[[ PROVIDED PASSAGE open ]]

"Let all bitterness and wrath and anger and clamor and slander be put away from you, along with all malice." Ephesians 4:31
"A man of quick temper acts foolishly,
and a man of evil devices is hated." -Proverbs 14:17
"And as you wish that others would do to you, do so to them."- Luke 6:31
"Good sense makes one slow to anger, and it is his glory to overlook an offense." - Proverbs 19:11
"Know this, my beloved brothers: let every person be quick to hear, slow to speak, slow to anger; for the anger of man does not produce the righteousness of God." -James 1:19-20
One of my biggest weaknesses in life is my anger. It's just an emotion that I'm able to easily get access to.
I've struggled with my anger issues for a long time...and until recently (marrying Justin who is NEVER angry) and attempting therapy and meditating on the Bible has really helped.
This past week was very, very hard on me. I am angry, because a lot of time and emotions were put into a particular situation and they were all spent in vain.
The certain person has many, many issues that I wish I could of helped with, but was unable to due to the lack of knowledge of the subject, being 7 months pregnant and not being a professional. (Professional help definitely was needed.)
There was not much I, nor my husband could do.
We had to make a tough decision. But one we had to stick with. Unfortunately, the tough decision upset this person who needed help.
And though it was hard for me to not help them, we had to ultimately take care of ourselves before we could possibly be in a position to take care of them.
This person, now, has hurt us and disrespected us. Which, I was semi expecting....so I don't know why I feel so upset or angry. I could of called it!
I just really wish I was more like Christ! Jesus was persecuted by the people who were once proclaiming Him King and asking Him to perform miracles. Then a week later, the same people had Him nailed to the cross.
All along, Jesus knew these people would turn on Him.
Just amazes me how wonderful, patient and loving He was and still is!
I will continue to work on my anger and my emotions. I know that I'm just human and that generally, I do try to do the best I can. Sometimes I have to make difficult decisions and I hope that next time I won't be cynical (if ever faced in a similar situation.)
In life we have to learn lessons the hard way sometimes and I guess this was something I couldn't avoid. Not much I can do now but pray that I let go of any negative feelings.
This week taught me that it is better to be nice either way because your conscience will be easier on you for it. (Thankfully I was.)
And this week showed me how many great friends I have to depend on--and lastly, that I'm forever grateful that I have a great husband who does strive everyday to be a better person.
It's because of my husband and my new unborn baby that I wish to be a better Christian, wife and mother. And everyday, I will TRY my best to do so.
I may fail, but I will never lose sight on Whom I strive to be like.

[[ PROVIDED PASSAGE closed ]]
[[ ENTRIES PROVIDED open ]]

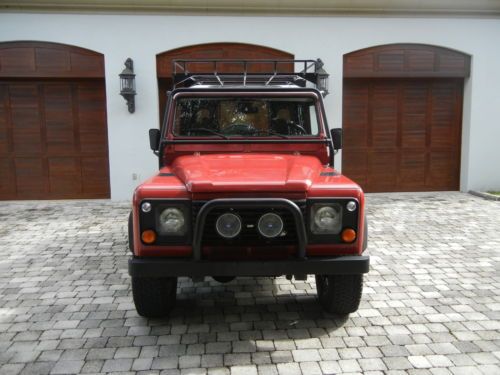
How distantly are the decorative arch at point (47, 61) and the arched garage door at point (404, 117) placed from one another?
17.3ft

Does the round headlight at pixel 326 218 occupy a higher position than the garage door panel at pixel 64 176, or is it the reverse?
the round headlight at pixel 326 218

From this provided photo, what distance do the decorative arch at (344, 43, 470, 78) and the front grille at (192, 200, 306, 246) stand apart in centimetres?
705

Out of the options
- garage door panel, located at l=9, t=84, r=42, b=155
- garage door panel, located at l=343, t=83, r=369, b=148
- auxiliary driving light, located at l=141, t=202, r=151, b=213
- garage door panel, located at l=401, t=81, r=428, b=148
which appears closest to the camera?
auxiliary driving light, located at l=141, t=202, r=151, b=213

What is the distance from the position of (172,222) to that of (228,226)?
16.4 inches

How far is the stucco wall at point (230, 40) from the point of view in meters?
9.07

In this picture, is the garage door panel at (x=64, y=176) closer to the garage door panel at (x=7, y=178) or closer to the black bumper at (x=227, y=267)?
the garage door panel at (x=7, y=178)

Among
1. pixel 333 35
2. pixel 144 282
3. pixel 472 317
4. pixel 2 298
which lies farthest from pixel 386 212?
pixel 2 298

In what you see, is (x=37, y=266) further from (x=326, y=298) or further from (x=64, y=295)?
(x=326, y=298)

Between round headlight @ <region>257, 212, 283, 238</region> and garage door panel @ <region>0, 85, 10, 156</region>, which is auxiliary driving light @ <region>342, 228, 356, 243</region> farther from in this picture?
garage door panel @ <region>0, 85, 10, 156</region>

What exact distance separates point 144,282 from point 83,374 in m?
0.82

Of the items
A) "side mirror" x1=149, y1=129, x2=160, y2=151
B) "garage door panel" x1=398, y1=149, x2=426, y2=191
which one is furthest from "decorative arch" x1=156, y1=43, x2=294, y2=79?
"side mirror" x1=149, y1=129, x2=160, y2=151

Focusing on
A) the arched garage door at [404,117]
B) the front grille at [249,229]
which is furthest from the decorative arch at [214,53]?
the front grille at [249,229]

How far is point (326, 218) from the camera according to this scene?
11.0 feet

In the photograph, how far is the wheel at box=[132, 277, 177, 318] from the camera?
12.0ft
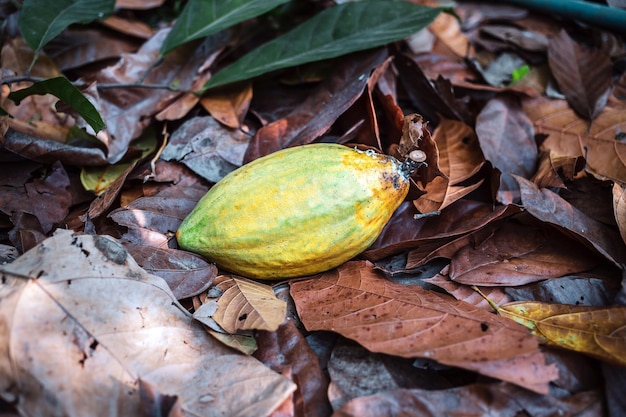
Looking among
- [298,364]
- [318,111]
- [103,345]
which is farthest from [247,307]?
[318,111]

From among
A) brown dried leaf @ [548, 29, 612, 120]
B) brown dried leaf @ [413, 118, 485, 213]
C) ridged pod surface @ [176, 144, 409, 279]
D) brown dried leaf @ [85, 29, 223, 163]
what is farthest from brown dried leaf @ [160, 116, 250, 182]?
brown dried leaf @ [548, 29, 612, 120]

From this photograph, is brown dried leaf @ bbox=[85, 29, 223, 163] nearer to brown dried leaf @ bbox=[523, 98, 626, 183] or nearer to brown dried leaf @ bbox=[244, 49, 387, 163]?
brown dried leaf @ bbox=[244, 49, 387, 163]

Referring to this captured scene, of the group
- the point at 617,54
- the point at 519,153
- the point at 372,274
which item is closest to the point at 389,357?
the point at 372,274

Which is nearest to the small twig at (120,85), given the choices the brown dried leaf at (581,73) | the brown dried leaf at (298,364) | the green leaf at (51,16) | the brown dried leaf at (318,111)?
the green leaf at (51,16)

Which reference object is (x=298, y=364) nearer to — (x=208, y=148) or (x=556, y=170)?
→ (x=208, y=148)

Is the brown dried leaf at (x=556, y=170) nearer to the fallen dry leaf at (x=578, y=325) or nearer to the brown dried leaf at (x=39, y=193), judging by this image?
the fallen dry leaf at (x=578, y=325)

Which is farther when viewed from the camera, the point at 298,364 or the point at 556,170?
the point at 556,170
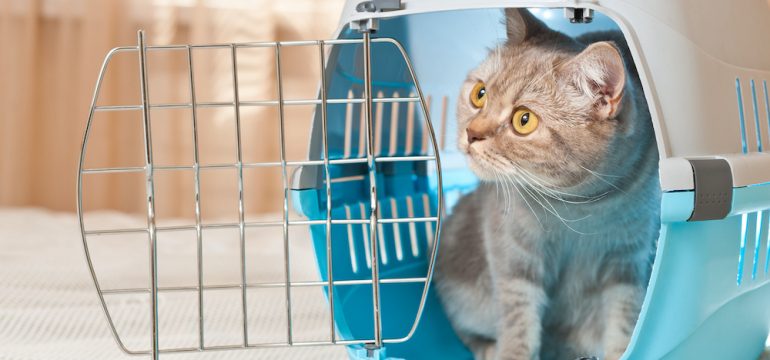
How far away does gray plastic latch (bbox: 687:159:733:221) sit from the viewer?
75 centimetres

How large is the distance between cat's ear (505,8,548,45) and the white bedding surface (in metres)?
0.50

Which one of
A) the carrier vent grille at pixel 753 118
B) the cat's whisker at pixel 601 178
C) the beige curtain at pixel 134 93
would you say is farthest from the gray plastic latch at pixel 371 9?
the beige curtain at pixel 134 93

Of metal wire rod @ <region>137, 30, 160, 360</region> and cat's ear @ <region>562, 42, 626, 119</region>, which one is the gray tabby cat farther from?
metal wire rod @ <region>137, 30, 160, 360</region>

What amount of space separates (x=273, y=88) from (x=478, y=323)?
5.98 ft

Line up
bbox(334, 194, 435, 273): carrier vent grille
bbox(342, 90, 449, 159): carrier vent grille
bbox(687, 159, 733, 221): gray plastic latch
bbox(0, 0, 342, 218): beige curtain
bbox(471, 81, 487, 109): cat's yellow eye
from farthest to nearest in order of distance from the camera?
bbox(0, 0, 342, 218): beige curtain, bbox(342, 90, 449, 159): carrier vent grille, bbox(334, 194, 435, 273): carrier vent grille, bbox(471, 81, 487, 109): cat's yellow eye, bbox(687, 159, 733, 221): gray plastic latch

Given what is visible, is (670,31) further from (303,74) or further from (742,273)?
(303,74)

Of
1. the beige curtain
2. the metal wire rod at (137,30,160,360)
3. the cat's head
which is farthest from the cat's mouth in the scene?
the beige curtain

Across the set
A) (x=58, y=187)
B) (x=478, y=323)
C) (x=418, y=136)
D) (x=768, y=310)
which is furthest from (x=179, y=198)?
(x=768, y=310)

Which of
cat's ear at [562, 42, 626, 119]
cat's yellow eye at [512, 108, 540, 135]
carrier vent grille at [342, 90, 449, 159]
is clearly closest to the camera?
cat's ear at [562, 42, 626, 119]

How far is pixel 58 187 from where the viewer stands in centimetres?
277

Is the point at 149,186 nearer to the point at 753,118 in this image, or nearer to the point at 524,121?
the point at 524,121

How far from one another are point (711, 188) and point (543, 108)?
0.85 feet

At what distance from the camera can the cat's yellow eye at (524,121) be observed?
97 cm

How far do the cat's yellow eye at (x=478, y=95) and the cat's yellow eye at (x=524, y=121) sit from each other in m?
0.09
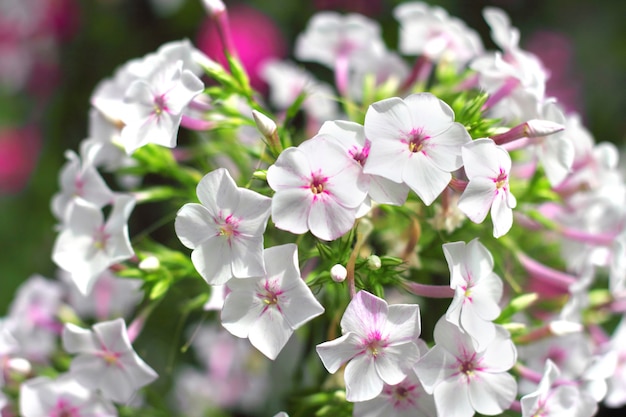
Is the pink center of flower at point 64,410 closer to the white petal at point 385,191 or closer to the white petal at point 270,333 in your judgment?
the white petal at point 270,333

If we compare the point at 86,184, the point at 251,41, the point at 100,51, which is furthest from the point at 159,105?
the point at 100,51

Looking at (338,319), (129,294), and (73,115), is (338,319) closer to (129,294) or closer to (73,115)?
(129,294)

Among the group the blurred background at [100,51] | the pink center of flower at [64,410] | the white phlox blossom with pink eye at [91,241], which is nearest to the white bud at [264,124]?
the white phlox blossom with pink eye at [91,241]

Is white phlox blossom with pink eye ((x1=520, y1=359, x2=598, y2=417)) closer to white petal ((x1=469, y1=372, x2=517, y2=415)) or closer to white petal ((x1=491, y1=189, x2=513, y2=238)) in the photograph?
white petal ((x1=469, y1=372, x2=517, y2=415))

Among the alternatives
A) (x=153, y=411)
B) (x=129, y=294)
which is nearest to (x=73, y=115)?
(x=129, y=294)

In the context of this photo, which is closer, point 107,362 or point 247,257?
point 247,257

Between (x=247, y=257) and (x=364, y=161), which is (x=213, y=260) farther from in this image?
(x=364, y=161)

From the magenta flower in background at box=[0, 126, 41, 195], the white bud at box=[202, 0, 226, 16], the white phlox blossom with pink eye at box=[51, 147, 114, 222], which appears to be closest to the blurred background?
the magenta flower in background at box=[0, 126, 41, 195]
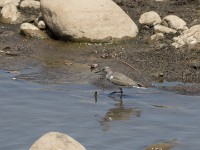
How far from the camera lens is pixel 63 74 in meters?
13.1

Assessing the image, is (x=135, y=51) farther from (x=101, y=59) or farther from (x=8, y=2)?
(x=8, y=2)

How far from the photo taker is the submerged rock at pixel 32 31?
15547 millimetres

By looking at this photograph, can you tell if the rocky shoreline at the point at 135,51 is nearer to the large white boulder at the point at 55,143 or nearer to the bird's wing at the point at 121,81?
the bird's wing at the point at 121,81

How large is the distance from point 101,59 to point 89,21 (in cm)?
120

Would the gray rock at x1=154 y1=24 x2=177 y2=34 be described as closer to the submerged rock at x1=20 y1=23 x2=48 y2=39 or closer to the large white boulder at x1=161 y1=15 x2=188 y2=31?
the large white boulder at x1=161 y1=15 x2=188 y2=31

[[ ENTRIES PROVIDED closed ]]

Copy the part of the reflection on anger that starts with "Just amazes me" and ends with "any negative feelings.", swapping "patient" for "kind".

RESPONSE:
Just amazes me how wonderful, kind and loving He was and still is!
I will continue to work on my anger and my emotions. I know that I'm just human and that generally, I do try to do the best I can. Sometimes I have to make difficult decisions and I hope that next time I won't be cynical (if ever faced in a similar situation.)
In life we have to learn lessons the hard way sometimes and I guess this was something I couldn't avoid. Not much I can do now but pray that I let go of any negative feelings.